Turista em Brasília tem um objetivo: conhecer o Congresso Nacional. O resto vem depois. Quem desembarca no aeroporto Juscelino Kubitschek no intuito de fazer um passeio cívico sempre pede para começar pela obra símbolo da cidade.

O prédio reúne do lado direto a Câmara dos Deputados e do esquerdo, o Senado. Foi projetado nos anos 60, pelo arquiteto Oscar Niemeyer. Hoje, é referência da arquitetura moderna brasileira – além de ser tombado pela Unesco como Patrimônio da Humanidade.

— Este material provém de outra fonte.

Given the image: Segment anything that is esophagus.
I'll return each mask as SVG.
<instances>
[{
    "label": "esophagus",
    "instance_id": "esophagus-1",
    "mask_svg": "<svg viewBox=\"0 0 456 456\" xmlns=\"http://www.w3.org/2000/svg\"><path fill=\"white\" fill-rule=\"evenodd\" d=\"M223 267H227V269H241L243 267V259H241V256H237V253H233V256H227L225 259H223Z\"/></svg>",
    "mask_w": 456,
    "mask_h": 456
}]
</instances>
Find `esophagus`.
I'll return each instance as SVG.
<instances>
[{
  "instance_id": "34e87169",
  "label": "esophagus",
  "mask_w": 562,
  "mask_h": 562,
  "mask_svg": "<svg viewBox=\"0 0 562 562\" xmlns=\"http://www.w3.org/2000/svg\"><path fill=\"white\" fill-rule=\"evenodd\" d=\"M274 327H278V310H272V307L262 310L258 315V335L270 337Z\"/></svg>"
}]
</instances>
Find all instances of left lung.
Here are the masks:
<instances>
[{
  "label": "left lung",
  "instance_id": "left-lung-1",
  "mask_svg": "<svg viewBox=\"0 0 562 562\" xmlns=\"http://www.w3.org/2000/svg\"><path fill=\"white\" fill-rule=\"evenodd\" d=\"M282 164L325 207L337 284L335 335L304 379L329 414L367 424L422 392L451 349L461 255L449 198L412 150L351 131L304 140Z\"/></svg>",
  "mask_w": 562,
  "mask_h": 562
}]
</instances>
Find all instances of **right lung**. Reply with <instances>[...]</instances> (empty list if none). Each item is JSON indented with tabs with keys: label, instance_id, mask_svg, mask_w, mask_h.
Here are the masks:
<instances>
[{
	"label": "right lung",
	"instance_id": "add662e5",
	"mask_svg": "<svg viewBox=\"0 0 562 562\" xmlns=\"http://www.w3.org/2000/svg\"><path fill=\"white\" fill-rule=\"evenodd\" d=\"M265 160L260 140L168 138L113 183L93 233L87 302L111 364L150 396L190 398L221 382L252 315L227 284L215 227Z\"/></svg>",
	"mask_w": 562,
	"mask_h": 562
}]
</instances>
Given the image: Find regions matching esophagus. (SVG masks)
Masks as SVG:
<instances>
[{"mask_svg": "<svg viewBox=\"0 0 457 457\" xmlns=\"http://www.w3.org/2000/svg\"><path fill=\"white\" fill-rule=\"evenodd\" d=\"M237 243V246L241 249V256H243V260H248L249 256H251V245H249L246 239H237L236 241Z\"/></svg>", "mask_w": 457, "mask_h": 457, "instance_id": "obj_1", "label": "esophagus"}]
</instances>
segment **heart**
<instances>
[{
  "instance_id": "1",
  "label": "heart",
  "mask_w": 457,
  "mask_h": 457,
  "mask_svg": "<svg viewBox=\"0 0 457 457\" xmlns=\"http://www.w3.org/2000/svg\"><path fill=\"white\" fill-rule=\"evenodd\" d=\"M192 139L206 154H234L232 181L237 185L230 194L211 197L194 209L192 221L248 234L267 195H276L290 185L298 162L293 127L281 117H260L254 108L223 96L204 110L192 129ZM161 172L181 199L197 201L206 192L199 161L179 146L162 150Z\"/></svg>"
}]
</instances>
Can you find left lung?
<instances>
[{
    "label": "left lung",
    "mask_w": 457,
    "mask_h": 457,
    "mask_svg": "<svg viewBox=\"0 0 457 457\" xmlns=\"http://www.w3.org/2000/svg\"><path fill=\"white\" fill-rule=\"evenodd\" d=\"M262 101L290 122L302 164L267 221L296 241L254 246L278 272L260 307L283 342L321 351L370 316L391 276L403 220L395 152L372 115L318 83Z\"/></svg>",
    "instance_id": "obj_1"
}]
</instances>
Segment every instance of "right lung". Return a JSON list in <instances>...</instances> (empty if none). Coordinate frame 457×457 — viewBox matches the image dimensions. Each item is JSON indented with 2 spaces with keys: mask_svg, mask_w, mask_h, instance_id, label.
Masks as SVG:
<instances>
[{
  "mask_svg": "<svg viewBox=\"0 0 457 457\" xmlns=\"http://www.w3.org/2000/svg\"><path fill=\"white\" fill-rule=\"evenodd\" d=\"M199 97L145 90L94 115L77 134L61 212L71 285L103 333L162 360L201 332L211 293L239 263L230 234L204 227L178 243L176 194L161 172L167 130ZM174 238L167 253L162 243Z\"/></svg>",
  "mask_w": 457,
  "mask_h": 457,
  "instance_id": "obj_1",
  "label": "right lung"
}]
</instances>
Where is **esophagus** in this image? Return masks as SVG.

Caixa de luz foi improvisadaExiste, porém, uma parte invisível do Congresso que turistas e até funcionários que transitam por lá todos os dias desconhecem. Desde sua inauguração, há 50 anos, algumas partes do monumento nunca receberam uma única reforma. No plenário, onde os senadores votam as leis, a situação é gritante – e perigosa.

VEJA teve acesso ao laudo produzido pela Secretaria de Engenharia que revela uma realidade que os cartões postais escondem. O documento mostra a total deterioração do sistema de refrigeração, instalações elétricas improvisadas, falta de equipamentos para o combate a incêndio, além de um forro metálico prestes a cair sobre os parlamentares.

Diante do laudo, a administração do Senado vai liberar 5 milhões de reais para sanar os principais problemas. As obras devem começar no final do ano. “Vamos torcer para que nada de grave aconteça até lá”, diz Adriano Bezerra de Faria, diretor da Secretária de Engenharia do Senado e responsável pela produção do relatório.